A Sri Lankan team of electrical engineers specialised in renewable energy will leave for Rwanda today to begin construction of the first of a series of mini hydro projects in Rwanda. 

The project leader Dr. Nishantha Nanayakkara told the Sunday Observer that his team expect to complete the initial project in mountainous Ruhengeri area within six months and during their stay in Rwanda, they will train Rwandese in mini hydro technology as agreed with the Rwandese Government. 

In this regard, the team will work at the Kist University of Kigali (Capital of Rwanda) to train university students in the industry.
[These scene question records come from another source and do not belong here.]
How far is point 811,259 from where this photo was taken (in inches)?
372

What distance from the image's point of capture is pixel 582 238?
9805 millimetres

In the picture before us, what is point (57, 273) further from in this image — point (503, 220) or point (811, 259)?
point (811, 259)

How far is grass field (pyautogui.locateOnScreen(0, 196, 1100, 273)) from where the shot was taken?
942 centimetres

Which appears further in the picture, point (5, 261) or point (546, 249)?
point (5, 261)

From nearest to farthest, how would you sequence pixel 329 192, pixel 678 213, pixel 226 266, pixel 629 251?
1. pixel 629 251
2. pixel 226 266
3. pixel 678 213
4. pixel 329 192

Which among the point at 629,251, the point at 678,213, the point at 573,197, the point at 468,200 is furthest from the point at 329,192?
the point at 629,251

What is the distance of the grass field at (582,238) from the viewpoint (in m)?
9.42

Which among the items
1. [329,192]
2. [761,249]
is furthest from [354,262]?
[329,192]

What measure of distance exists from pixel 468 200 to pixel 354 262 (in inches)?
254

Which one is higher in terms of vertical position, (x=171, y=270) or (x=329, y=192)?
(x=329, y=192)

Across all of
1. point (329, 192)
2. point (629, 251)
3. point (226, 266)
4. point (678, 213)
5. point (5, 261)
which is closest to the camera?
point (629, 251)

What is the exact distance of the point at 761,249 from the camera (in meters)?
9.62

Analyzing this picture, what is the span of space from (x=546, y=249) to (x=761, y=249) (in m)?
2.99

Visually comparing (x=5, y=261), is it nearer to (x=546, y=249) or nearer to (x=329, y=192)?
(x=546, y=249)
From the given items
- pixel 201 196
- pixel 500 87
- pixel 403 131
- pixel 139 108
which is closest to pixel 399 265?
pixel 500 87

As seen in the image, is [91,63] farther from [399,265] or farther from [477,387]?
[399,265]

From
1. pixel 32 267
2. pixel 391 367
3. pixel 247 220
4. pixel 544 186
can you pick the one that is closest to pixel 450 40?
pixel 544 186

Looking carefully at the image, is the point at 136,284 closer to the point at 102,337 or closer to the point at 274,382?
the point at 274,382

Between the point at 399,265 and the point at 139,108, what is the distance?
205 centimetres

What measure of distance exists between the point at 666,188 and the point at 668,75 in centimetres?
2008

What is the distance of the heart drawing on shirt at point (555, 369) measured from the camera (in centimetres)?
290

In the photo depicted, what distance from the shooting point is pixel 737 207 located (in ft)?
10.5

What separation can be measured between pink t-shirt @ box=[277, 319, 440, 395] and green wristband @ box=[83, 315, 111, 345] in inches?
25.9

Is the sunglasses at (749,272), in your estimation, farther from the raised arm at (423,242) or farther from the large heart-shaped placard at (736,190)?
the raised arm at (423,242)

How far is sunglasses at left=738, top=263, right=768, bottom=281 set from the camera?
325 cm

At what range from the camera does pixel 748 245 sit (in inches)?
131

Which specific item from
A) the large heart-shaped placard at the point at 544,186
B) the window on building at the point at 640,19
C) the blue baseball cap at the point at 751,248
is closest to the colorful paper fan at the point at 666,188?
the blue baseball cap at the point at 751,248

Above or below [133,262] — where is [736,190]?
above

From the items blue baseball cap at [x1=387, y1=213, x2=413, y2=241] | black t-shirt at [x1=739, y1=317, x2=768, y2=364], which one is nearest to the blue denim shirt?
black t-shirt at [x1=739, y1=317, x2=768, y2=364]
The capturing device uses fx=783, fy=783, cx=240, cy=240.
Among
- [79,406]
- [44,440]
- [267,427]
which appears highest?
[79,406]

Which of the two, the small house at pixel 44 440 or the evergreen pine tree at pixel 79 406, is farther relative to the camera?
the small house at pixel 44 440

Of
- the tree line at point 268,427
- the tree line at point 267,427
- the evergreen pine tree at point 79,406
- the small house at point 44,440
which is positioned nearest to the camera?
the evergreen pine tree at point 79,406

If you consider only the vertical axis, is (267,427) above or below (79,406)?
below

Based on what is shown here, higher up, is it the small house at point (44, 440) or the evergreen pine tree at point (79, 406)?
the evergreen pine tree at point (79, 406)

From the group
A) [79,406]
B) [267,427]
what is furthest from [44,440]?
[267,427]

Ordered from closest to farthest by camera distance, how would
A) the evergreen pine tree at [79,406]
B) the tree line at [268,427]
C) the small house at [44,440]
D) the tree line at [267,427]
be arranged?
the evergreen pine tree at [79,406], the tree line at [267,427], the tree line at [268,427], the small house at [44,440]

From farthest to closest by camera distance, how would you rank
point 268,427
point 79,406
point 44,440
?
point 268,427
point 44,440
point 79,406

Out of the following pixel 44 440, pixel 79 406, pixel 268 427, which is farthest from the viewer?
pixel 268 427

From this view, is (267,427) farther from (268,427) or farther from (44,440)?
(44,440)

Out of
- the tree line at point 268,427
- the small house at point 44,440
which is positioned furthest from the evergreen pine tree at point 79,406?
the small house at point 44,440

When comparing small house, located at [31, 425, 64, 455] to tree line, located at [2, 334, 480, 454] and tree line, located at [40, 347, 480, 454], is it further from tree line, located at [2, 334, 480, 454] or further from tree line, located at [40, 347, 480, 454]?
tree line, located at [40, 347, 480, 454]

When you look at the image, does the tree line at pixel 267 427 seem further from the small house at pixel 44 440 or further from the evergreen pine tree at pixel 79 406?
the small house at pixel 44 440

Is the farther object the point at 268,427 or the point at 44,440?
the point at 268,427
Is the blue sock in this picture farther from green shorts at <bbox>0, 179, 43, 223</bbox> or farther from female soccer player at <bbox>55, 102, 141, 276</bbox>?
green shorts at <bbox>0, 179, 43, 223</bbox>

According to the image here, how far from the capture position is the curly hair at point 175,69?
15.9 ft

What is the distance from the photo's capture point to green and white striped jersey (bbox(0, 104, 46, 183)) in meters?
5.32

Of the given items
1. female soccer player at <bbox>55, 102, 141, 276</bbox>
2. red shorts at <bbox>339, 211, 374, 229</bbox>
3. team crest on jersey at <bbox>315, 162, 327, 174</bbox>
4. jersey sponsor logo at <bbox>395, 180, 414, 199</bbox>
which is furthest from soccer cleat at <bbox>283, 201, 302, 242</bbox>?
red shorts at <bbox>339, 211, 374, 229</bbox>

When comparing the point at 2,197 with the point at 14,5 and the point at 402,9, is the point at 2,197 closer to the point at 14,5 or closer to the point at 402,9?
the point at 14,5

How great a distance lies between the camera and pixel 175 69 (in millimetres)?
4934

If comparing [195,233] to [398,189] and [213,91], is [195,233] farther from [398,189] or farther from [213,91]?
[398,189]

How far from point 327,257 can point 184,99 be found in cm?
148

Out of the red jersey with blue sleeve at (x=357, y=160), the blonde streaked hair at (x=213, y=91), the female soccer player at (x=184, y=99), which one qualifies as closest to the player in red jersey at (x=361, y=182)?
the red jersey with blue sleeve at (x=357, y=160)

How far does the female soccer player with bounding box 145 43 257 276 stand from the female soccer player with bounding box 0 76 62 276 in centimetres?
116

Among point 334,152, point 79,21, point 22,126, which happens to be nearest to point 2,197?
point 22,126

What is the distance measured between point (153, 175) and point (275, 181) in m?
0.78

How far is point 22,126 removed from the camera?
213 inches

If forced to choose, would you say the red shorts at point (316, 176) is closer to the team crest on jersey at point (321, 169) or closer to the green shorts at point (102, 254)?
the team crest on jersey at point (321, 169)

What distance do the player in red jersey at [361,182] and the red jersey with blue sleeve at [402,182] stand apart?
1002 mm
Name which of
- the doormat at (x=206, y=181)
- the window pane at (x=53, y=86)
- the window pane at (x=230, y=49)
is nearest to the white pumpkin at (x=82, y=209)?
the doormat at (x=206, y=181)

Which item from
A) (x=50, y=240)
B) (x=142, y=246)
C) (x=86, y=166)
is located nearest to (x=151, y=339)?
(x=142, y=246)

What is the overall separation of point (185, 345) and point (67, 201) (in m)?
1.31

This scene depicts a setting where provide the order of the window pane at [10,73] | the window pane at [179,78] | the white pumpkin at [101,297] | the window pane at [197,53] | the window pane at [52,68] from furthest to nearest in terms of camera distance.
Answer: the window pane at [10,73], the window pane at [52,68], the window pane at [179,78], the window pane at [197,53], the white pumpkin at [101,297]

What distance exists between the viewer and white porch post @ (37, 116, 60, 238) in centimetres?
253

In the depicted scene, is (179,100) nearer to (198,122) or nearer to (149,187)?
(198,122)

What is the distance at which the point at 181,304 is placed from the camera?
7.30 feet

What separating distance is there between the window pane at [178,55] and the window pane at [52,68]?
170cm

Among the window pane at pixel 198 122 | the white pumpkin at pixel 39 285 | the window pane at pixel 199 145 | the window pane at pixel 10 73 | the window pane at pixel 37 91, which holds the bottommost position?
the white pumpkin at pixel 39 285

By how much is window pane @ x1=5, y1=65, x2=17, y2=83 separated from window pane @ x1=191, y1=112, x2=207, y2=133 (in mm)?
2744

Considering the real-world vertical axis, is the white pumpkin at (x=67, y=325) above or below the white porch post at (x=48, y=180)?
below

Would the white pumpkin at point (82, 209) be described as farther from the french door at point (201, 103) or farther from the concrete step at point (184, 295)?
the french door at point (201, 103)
Transfer of technology and other know-how is included in the agreement with the UNIDO as the project is identified for sustainable development, capacity building and poverty alleviation. 

Sri Lanka forwarded its proposals when the United Nations Industrial Development Organisation (UNIDO) called international tenders to set up this project last year and Dr.Nanayakkara's company ENCO won the tender. Presently Sri Lanka claims the first place in village mini hydro technology and Dr. Nanayakkara has played a prominent role in bringing credit to the country. 

Mini hydro is low investment and low cost industry which the poor nations could afford. Rwanda has lost many of its intellectual and professional brains during the genocide in 1994 and its economy reduced to low levels as a result. Electricity is vital in its effort to regain lost prosperity through major economic avenues including tourism. 

Tourism is fast booming as the country is world famous for mountainous gorillas. Supplying electricity to such remote areas is not affordable and mini hydro scheme have been found as the solution, Dr. Nanayakkara said.*


----------